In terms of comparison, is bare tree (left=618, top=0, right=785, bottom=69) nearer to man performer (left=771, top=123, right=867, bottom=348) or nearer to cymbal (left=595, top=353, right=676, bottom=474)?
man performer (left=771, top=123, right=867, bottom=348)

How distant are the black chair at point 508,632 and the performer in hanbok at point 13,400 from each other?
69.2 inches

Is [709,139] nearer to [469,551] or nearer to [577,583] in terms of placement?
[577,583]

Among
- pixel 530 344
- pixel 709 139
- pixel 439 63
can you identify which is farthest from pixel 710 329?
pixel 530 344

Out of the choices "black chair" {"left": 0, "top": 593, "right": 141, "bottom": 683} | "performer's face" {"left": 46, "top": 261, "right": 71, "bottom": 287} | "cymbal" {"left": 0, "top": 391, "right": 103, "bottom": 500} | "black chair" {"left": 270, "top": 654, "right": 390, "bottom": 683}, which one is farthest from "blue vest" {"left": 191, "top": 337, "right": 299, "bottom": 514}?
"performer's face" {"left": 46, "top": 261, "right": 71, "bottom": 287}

Goal of the exercise - Quote the data above in full, changing nothing.

Solved problem -
In terms of comparison, is bare tree (left=618, top=0, right=785, bottom=69) nearer to man performer (left=771, top=123, right=867, bottom=348) or nearer to cymbal (left=595, top=353, right=676, bottom=474)?
man performer (left=771, top=123, right=867, bottom=348)

How distant are the black chair at point 508,632 and the performer in hanbok at point 13,400 from each other?
69.2 inches

Is [709,139] nearer to [469,551] or nearer to [577,583] in terms of placement?
[577,583]

Among
- pixel 530 344
- pixel 709 139
- pixel 439 63
can you identify which is farthest from pixel 710 329?
pixel 530 344

Out of the choices "black chair" {"left": 0, "top": 593, "right": 141, "bottom": 683} | "performer's face" {"left": 46, "top": 261, "right": 71, "bottom": 287} | "cymbal" {"left": 0, "top": 391, "right": 103, "bottom": 500} | "black chair" {"left": 270, "top": 654, "right": 390, "bottom": 683}, which one is farthest from "blue vest" {"left": 191, "top": 337, "right": 299, "bottom": 514}?
"performer's face" {"left": 46, "top": 261, "right": 71, "bottom": 287}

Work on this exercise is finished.